O novo mito se chama Marc Márquez,
campeão da Moto 2 no ano passado, que ascendeu à categoria principal logo na
melhor equipe do mundo: a Honda/Repsol.
Os brasilienses terão a
oportunidade de conferir ao vivo a consolidação desse fenômeno e as emoções da motovelocidade. Sim, o autódromo
Nelson Piquet está confirmado como palco de uma das duas provas do campeonato
em território sulamericano – a outra é Buenos Aires.
Diversas cidades pleitearam o
direito de sediar a prova: São Paulo, Goiânia e até a pequena Curvelo, em Minas
Gerais. Mas Brasília chegou na frente. A partir de agora, há muito trabalho a ser
feito em pouco mais de um ano, tanto na pista quanto na infraestrutura para o
público.
Inaugurado no início da década de
70, o autódromo precisa urgentemente de melhorias. Na etapa candanga da Stock Car – principal categoria do
automobilismo nacional – vários pilotos reclamaram das péssimas condições da
pista. Recentemente, a piloto Vanessa Daya sofreu um grave acidente em uma corrida
de motos e veio a falecer alguns dias depois. Mais uma vez, choveram críticas
ao autódromo.
Para quem não acompanha de perto a
motovelocidade, o último representante do Brasil havia sido Alexandre Barros,
que se aposentou há seis anos. Em 2012, no entanto, voltamos a ter brasileiro
na disputa: o paulista Eric Granado, estreou na Moto 2, mas apenas no meio da
temporada, ao completar dezesseis anos, idade mínima exigida pelo regulamento. Como
os resultados não vieram, Eric desceu de categoria e este ano corre pela Moto 3,
a categoria de entrada do mundial.
Para quem gosta de velocidade, a
MotoGP é um prato cheio. Como espetáculo, supera em emoção e plasticidade a
Fórmula 1 que, aliás, possivelmente não terá nenhum brasileiro no próximo ano,
pois Felipe Massa está praticamente fora dos planos da Ferrari.

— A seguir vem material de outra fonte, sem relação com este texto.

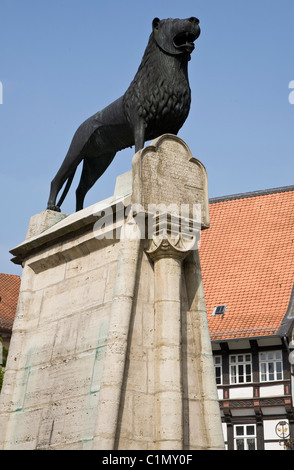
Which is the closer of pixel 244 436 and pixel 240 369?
pixel 244 436

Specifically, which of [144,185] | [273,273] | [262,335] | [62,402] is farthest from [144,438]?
[273,273]

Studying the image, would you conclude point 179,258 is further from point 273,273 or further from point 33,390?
point 273,273

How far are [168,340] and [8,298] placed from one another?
38092 millimetres

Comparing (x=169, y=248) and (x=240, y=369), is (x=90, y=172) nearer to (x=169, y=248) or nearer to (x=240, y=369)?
(x=169, y=248)

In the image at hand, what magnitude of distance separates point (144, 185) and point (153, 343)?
1.53m

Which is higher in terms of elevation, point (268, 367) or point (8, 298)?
point (8, 298)

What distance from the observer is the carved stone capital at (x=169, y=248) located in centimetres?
754

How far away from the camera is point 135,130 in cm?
838

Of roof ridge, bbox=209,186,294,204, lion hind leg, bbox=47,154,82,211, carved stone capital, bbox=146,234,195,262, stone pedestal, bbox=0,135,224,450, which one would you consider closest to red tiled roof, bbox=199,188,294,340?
roof ridge, bbox=209,186,294,204

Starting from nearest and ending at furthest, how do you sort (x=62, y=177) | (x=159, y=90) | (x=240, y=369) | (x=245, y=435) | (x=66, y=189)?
1. (x=159, y=90)
2. (x=62, y=177)
3. (x=66, y=189)
4. (x=245, y=435)
5. (x=240, y=369)

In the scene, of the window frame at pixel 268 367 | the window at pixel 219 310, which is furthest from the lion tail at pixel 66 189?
the window at pixel 219 310

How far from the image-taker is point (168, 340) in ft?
23.8

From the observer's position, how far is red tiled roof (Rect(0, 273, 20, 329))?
41250mm

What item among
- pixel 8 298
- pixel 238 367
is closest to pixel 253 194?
pixel 238 367
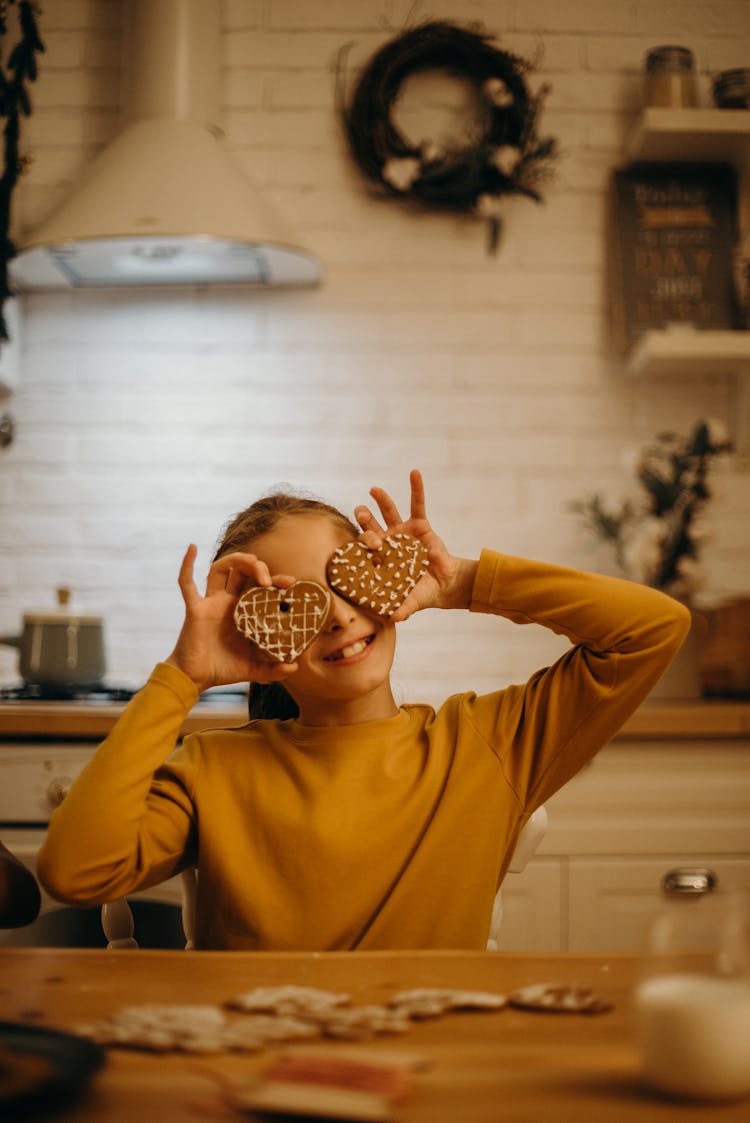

Por falar em Fórmula 1, Brasília já
sediou uma corrida da principal categoria do automobilismo. Tudo bem que foi
uma prova extra-cameponato, apenas 12 pilotos participaram (dos 25 que
participavam do mundial, mais da metade não veio) e o evento foi uma “carona”
que a ditadura militar pegou com o sucesso de Emerson Fittipaldi, campeão dois
anos antes.
Voltando à motovelocidade, esta é
mais uma grande notícia para nossa capital. Imediatamente após a realização da
Copa do Mundo de Futebol, Brasília deverá se manter no centro das atenções do
cenário esportivo internacional.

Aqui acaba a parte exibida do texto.